### Exercise aim
Can you print the items word for word, everything from their start down to the line containing "129L149 137L147 155L138", with both ends included?

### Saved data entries
--

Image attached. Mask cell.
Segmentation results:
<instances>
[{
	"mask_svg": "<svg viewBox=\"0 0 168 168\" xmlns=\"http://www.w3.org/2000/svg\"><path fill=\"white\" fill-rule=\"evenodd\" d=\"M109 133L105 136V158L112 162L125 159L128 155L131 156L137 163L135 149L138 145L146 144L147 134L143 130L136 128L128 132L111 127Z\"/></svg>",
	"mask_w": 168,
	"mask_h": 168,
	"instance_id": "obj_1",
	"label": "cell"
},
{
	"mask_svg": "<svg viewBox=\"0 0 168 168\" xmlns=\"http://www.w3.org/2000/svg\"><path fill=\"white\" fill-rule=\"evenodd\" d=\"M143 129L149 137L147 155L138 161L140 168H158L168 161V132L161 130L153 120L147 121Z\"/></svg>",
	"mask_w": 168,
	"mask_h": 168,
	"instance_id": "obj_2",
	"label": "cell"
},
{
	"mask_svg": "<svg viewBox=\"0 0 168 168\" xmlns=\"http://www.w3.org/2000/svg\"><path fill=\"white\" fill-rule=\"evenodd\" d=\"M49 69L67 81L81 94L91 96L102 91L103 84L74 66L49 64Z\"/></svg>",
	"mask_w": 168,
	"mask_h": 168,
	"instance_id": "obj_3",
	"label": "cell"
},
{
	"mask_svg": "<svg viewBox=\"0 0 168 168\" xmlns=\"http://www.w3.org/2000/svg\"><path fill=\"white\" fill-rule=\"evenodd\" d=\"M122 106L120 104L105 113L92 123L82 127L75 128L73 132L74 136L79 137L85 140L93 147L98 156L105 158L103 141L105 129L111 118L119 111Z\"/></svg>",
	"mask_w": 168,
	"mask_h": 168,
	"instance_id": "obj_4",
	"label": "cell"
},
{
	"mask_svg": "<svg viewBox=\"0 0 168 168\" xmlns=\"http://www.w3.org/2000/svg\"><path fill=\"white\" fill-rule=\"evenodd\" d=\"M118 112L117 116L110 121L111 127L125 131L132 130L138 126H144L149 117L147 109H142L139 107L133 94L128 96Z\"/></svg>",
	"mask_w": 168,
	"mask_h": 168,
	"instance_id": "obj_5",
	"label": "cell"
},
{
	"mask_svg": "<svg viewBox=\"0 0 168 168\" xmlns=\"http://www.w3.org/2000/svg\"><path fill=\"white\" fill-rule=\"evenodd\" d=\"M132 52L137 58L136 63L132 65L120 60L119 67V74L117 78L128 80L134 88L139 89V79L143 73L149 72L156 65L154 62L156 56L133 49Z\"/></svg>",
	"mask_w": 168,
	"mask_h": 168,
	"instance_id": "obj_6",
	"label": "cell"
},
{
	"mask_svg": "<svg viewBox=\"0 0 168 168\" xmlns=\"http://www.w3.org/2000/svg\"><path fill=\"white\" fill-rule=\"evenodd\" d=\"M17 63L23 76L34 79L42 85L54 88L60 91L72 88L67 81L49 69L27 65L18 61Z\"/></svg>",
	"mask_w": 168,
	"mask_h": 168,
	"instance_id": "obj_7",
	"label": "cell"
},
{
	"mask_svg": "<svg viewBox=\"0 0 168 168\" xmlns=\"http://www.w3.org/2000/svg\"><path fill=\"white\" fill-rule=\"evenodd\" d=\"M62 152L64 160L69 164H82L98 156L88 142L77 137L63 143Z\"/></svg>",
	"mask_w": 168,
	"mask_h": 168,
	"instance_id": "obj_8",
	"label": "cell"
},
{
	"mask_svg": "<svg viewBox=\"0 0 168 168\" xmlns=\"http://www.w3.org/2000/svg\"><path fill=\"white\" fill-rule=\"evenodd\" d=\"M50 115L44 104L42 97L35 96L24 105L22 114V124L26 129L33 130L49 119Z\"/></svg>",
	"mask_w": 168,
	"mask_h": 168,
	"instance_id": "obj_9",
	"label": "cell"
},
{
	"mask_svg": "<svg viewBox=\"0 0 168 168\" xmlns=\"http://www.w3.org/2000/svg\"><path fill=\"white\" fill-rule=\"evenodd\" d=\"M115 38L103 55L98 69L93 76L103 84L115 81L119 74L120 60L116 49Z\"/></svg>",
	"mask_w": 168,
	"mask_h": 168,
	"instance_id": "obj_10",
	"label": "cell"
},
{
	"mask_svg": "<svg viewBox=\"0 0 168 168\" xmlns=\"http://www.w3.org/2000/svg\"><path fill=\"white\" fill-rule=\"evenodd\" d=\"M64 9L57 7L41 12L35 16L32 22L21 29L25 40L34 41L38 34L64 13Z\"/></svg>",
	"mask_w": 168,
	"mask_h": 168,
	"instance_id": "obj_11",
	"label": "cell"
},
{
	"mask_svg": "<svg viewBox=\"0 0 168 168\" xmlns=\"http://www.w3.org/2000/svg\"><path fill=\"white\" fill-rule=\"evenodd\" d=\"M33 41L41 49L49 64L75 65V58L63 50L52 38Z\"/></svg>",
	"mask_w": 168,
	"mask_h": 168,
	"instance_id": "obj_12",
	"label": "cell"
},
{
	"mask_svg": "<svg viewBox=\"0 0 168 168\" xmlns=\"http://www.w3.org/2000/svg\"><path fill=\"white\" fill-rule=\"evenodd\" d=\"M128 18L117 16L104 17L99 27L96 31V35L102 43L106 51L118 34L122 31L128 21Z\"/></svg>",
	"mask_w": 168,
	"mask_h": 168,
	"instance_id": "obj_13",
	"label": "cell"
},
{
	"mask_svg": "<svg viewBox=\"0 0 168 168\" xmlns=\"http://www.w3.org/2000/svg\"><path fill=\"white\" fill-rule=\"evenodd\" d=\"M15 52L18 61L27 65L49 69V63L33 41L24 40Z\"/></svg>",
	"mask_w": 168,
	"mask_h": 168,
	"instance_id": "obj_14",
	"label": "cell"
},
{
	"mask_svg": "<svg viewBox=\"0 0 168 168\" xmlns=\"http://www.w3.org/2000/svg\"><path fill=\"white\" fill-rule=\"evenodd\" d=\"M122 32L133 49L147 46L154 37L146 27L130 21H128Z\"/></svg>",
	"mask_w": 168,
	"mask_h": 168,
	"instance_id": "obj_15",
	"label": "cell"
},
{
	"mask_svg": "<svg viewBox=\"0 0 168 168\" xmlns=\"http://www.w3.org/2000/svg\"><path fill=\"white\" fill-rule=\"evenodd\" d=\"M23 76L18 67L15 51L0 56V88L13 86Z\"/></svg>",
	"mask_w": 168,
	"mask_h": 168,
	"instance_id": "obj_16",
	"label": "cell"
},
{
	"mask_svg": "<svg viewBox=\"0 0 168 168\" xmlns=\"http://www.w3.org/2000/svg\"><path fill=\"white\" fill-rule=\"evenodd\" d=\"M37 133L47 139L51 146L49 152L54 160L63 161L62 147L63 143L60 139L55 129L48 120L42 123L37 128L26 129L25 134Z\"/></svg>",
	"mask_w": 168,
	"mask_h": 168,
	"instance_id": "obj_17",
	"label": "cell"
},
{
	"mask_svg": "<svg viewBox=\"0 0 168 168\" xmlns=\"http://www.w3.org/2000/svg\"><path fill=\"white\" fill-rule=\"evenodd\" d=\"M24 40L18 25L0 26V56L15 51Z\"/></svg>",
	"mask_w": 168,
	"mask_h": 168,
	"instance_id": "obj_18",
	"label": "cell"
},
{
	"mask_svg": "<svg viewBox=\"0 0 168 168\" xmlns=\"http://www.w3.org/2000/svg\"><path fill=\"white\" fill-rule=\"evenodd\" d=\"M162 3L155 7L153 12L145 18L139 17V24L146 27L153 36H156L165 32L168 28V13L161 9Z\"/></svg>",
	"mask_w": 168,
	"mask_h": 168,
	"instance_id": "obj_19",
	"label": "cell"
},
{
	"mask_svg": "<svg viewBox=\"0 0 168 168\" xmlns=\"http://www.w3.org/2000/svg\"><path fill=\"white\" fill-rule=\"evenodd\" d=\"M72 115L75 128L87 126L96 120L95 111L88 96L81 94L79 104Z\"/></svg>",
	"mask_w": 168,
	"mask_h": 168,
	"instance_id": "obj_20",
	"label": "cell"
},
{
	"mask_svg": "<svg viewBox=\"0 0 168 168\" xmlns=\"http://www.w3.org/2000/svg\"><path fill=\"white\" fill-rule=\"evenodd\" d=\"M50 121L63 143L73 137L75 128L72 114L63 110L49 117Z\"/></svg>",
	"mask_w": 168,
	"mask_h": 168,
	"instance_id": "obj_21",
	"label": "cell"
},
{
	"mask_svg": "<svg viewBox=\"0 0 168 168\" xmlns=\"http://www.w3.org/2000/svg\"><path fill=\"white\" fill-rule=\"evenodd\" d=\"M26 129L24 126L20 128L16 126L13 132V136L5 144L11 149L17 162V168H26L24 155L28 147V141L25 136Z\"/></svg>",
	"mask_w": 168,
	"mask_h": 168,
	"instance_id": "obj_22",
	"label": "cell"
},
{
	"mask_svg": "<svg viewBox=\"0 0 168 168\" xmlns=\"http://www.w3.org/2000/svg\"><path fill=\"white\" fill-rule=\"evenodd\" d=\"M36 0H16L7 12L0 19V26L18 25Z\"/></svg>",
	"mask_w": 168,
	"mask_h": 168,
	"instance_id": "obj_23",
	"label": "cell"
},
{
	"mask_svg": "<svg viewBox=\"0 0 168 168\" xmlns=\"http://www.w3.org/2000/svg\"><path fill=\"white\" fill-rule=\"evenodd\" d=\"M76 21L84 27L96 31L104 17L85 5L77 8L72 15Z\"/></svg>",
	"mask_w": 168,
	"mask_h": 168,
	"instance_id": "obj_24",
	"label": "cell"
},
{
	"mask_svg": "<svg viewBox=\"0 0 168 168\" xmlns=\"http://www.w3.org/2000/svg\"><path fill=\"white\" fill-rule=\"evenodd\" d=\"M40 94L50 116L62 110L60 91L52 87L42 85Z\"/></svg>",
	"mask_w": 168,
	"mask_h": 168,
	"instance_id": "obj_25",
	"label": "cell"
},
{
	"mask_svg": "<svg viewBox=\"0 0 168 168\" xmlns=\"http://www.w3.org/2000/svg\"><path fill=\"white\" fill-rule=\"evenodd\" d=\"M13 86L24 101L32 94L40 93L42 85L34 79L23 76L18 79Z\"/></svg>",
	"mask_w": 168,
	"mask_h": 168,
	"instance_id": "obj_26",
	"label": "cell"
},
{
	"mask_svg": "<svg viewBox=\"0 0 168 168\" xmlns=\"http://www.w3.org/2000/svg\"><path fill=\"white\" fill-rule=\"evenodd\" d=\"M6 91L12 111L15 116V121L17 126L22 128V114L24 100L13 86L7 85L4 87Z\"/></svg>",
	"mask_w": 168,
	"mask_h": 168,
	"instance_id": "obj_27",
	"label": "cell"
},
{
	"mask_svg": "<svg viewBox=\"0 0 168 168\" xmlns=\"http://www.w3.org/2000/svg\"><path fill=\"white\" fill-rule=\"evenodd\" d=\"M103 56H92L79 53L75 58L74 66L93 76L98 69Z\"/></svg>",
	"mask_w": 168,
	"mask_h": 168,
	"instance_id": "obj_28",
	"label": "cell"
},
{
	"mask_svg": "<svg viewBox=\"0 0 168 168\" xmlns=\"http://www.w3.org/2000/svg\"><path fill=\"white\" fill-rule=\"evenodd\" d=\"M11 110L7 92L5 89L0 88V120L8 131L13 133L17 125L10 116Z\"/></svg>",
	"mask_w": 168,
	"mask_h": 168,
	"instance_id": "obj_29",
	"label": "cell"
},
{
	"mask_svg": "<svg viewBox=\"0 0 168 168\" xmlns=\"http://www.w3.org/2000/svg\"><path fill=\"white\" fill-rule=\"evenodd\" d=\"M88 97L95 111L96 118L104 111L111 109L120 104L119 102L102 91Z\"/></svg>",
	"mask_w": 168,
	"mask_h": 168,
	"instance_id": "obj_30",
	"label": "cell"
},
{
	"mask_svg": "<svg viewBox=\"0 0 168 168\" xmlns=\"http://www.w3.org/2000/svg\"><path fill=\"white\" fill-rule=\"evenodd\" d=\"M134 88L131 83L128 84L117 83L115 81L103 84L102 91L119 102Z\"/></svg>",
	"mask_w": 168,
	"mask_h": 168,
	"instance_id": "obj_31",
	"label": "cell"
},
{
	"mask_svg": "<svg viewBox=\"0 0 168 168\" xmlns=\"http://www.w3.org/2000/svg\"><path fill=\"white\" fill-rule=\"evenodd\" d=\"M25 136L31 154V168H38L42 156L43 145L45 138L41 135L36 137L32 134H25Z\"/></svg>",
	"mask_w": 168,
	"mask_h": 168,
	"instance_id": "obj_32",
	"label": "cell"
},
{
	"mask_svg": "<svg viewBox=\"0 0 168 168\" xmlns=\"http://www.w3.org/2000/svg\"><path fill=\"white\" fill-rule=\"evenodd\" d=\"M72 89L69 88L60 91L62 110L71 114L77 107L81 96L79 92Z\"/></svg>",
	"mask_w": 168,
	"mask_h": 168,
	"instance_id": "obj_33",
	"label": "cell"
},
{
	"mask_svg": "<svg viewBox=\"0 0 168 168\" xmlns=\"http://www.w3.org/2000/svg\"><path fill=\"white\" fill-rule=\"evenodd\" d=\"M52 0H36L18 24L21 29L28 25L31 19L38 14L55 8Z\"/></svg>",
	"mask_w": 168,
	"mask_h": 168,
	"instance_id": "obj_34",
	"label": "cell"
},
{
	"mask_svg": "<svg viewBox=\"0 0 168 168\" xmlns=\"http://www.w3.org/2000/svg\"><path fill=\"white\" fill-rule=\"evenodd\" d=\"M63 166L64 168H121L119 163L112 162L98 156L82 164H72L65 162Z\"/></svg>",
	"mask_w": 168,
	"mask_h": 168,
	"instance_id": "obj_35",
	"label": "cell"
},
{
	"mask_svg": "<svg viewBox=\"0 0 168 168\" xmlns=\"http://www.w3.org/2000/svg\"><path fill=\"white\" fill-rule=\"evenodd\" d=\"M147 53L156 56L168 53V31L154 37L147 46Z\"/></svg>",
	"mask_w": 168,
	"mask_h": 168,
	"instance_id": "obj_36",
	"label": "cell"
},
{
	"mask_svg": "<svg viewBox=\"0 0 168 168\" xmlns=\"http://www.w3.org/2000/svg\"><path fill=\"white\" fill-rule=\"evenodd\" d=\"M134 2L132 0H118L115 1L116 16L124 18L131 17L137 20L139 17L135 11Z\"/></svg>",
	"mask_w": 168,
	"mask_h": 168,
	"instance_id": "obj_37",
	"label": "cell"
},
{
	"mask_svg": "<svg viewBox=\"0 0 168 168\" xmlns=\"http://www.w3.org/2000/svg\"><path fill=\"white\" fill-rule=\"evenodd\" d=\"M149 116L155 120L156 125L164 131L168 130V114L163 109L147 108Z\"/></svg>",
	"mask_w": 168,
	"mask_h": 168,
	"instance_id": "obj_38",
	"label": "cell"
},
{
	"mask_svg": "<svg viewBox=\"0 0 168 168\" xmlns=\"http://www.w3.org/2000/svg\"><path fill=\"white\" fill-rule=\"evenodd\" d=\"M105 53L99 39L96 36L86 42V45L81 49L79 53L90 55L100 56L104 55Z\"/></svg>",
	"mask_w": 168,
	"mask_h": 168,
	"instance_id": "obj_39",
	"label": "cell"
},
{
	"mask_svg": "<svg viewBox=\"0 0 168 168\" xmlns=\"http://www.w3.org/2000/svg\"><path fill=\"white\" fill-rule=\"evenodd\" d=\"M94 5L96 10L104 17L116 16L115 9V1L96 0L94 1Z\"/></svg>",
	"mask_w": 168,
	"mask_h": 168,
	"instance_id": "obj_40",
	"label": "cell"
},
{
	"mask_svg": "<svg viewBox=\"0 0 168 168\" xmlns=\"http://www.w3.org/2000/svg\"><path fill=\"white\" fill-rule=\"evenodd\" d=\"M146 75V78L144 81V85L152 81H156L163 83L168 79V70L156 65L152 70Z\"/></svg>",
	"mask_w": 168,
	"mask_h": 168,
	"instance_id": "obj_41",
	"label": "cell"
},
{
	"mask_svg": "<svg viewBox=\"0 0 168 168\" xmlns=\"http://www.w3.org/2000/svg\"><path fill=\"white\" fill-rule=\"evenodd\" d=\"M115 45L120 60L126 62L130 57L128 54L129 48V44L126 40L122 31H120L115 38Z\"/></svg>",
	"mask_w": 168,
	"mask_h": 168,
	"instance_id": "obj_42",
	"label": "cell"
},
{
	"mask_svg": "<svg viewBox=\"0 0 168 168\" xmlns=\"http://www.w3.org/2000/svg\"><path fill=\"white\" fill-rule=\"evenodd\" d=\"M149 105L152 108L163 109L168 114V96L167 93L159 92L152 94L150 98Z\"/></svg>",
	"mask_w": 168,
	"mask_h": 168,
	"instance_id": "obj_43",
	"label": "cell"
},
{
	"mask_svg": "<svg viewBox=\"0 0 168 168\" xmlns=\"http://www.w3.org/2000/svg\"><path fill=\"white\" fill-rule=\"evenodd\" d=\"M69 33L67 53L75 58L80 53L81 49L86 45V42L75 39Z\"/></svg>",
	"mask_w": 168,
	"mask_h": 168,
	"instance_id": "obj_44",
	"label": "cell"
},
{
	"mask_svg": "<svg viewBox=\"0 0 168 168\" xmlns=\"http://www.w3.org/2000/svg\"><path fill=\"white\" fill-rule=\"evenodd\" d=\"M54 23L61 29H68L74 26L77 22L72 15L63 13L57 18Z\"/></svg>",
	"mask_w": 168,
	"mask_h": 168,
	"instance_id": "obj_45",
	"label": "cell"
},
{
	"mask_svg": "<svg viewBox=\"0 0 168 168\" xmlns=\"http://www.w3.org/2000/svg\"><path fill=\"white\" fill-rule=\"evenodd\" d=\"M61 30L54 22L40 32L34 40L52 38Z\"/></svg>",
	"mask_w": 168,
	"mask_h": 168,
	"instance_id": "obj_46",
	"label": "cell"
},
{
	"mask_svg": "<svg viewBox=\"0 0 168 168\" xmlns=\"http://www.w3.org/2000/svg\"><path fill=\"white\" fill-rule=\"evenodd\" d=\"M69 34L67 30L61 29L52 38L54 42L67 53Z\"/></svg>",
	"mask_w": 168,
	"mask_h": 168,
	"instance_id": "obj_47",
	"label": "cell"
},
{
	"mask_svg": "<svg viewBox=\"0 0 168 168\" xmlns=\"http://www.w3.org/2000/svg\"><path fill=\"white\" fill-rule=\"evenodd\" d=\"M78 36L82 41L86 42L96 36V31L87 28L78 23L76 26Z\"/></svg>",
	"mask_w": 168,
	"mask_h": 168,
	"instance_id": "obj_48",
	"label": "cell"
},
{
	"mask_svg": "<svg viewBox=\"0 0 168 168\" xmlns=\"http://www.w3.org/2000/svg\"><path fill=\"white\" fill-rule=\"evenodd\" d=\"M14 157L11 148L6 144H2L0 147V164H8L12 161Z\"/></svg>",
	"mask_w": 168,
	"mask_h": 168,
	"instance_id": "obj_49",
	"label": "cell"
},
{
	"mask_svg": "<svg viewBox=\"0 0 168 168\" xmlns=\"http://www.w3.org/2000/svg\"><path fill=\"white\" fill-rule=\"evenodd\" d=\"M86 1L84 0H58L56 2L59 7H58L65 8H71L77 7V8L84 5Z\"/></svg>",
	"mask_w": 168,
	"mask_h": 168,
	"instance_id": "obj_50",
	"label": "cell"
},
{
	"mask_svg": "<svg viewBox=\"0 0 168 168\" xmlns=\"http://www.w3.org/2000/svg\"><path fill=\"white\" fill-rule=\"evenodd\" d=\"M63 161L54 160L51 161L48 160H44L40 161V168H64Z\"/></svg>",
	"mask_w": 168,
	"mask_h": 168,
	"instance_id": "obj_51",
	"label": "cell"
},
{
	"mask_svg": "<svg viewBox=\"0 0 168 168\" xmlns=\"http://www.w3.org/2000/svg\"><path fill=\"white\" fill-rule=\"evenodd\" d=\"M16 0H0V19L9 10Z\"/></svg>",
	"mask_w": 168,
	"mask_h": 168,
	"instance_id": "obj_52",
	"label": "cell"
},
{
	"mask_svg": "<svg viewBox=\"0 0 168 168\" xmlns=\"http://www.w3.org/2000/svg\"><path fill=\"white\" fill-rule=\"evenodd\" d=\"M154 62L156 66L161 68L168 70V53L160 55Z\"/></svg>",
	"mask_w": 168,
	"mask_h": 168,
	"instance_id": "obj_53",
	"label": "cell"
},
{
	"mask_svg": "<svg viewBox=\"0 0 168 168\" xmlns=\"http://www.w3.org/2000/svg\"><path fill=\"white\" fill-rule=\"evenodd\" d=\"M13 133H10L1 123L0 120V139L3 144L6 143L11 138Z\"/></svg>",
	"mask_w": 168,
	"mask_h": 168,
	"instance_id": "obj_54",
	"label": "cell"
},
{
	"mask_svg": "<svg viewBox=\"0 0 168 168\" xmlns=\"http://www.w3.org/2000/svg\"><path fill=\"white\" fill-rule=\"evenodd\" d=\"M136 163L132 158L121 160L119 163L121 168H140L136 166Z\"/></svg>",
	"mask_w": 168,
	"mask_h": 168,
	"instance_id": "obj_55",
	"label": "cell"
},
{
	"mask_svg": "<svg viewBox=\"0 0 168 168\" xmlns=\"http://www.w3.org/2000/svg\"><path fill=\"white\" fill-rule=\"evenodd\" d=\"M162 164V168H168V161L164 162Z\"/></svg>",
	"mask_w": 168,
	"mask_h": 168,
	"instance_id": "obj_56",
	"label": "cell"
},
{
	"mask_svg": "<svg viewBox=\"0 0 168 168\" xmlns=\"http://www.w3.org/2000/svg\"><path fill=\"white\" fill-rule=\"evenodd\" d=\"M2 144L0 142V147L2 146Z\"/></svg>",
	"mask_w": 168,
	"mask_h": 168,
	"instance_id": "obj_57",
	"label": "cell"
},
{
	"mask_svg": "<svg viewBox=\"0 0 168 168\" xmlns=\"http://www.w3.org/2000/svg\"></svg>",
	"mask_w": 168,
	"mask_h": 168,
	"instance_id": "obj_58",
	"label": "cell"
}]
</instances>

--

### Right answer
Image attached. Mask cell.
Segmentation results:
<instances>
[{
	"mask_svg": "<svg viewBox=\"0 0 168 168\" xmlns=\"http://www.w3.org/2000/svg\"><path fill=\"white\" fill-rule=\"evenodd\" d=\"M109 133L105 136V158L112 162L125 159L128 155L131 156L137 163L135 149L138 145L146 144L147 134L143 130L136 128L128 132L111 127Z\"/></svg>",
	"mask_w": 168,
	"mask_h": 168,
	"instance_id": "obj_1",
	"label": "cell"
},
{
	"mask_svg": "<svg viewBox=\"0 0 168 168\" xmlns=\"http://www.w3.org/2000/svg\"><path fill=\"white\" fill-rule=\"evenodd\" d=\"M143 129L149 137L147 155L138 161L140 168H158L168 161V132L161 130L153 120L147 121Z\"/></svg>",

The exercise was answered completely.